Having one subnet per broadcast domain is nice, but not always achievable with the equipment at hand. I wonder if it would work better if you used a single interface on the Linux box for both subnets? That's how I've always run multiple subnets and it seems to work ok? Having two interfaces on the same broadcast domain that aren't combined into an aggregate interface seems to be asking for trouble anyway?

Although, if it's just the Linux box and the NAS on 10/8 (or whatever), you could connect linux:eth2 to nas, perhaps? There's a lot about this particular network that hasn't been described.

So, roughly speaking, many of these problems arise because Linux is a weak end system in an RFC1122 sense (https://www.rfc-editor.org/rfc/rfc1122.html). This is by design, not a bug, etc -- the "meaning" is roughly that to Linux, IP addresses belong to the kernel, not the interfaces themselves. This is the right way to think about the problem.

There are a number of features available to Make It Work The Way You Want but they're often nonobvious. As a sibling comment notes, you can set the arp_announce and arp_ignore (and arp_filter) sysctls to instruct the kernel to answer or not answer for arp requests based on interface specifics (the other arp_ sysctls are related to gratuitous arp sending and receipt).

As in this post, you can use the rp_filter sysctl to change the reverse path filtering (as in RFC3704).

Additionally, you can use iproute2 rules and route tables to enforce outbound paths if you want a node to have multiple interfaces on the same subnet without arp confusion.

I don't know if this is a typo in the article, but I didn't know that RP filtering would influence how ARP is working. I think it would be better to solve the problem at the root by asking Linux to be more like other OS with:

    sysctl -qw net.ipv4.conf.all.arp_announce=2
    sysctl -qw net.ipv4.conf.all.arp_ignore=1

There's also net.ipv4.conf.interface.arp_filter. I found it quite confusing to identify exactly which of all of these should be tweaked. I run arp_ignore=1 and arp_filter=1 on my router to avoid the behavior and it seems to work.

"How I learned to hack around my misuse of networking on my linux box"

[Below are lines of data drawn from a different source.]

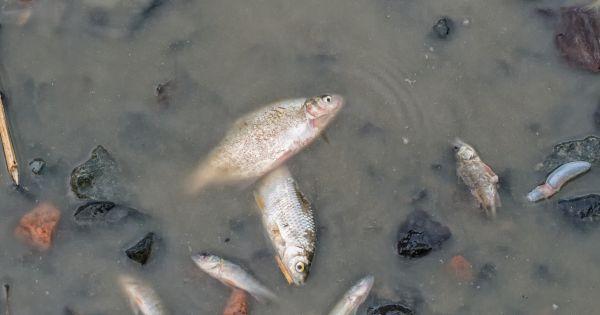 Sinh vật biển đang tan rã - Trái đất lâm nguy vì biến đổi khí hậu - Ảnh 2.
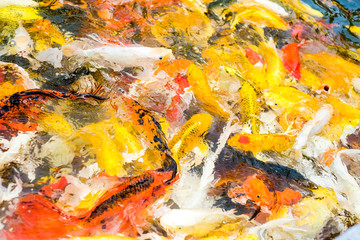 Koi fish in pond,colorful natural background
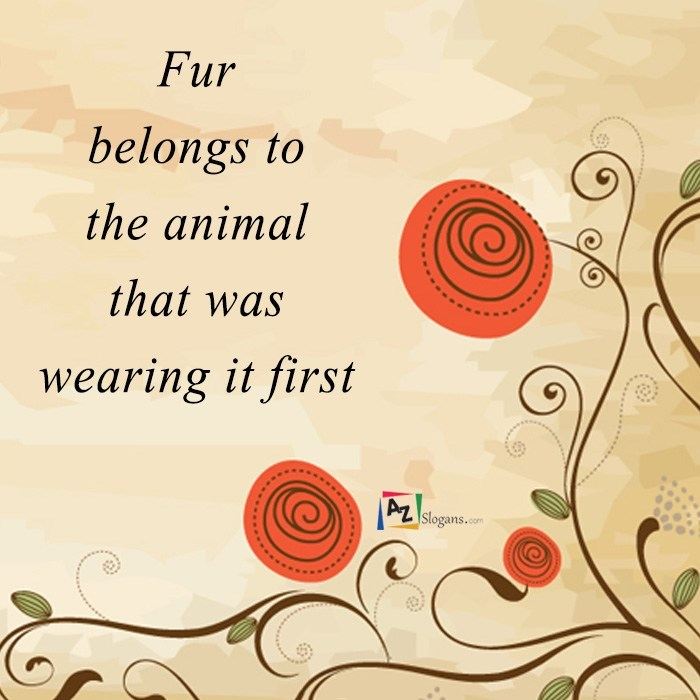 Fur belongs to the animal that was wearing it first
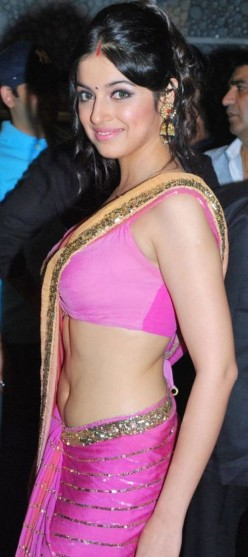 Divya Khosla Hot Saree Stills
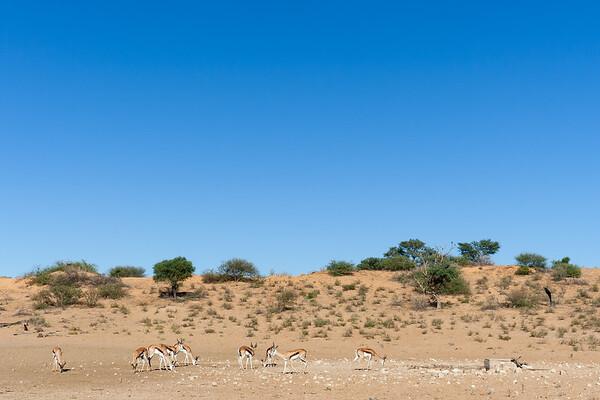 Herd of Springbok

A couple of weeks ago I had a customer router which wouldn't update its ARP table unless a system performed exactly the IPv4 Duplicate Address Detection "Probe" and "Announcement" steps defined in RFC-5227:


Even for failover of a cluster VIP, which is needlessly strict. That's the strangest ARP behaviour I've seen in a while.

Also, if you're on Azure, setup two VMs in the same subnet and watch ARP between them. They actually aren't in the same subnet and there's something doing Proxy ARP between them with a MAC like 01:23:45:67:89:AB or something like that. Cursed.

Azure network is junk. Try running traceroute from a VM running there - it will come back empty. They just silently drop ICMP "TTL expired" packets, for "security" reasons, no doubt.

Also, you can't spoof source IP there, even when talking between your VMs on a private subnet. So forget about running a router inside a VM. On AWS you can. [0]

[0] https://docs.aws.amazon.com/vpc/latest/userguide/VPC_NAT_Ins...

> Azure network is junk.

We haven't even got to the joys of the load balancer yet!

Just log onto the VM console to troubleshoot. Oh, they don't have a console by design, okay then.

>So forget about running a router inside a VM

How does VyOS do it?


It seems to me that a more logical configuration is:

    modem <-> router/NAT <-> switch <-> (wifi and other stuff)
Though I understand that OP wanted to save money/cables/wall warts by using the modem's Wi-Fi AP and Ethernet switch.

I tend to agree that if you are trying to slice an Ethernet switch (or network) for two networks that you don't want to be bridged together, you should probably use VLANs.

OP network design is silly and probably unjustified. No wonder he's having problems.

Setting rp_filter=1 is very standard for linux routers and almost all distros set it by default. Both Debian and Red Hat set it by default. I am not sure if OP accidentally disabled this or if he is using some silly distro.

I once had rp_filter bite me in the ass by filtering out multicast packets from a different subnet.

I've run in to this before, and it's great to know the solution.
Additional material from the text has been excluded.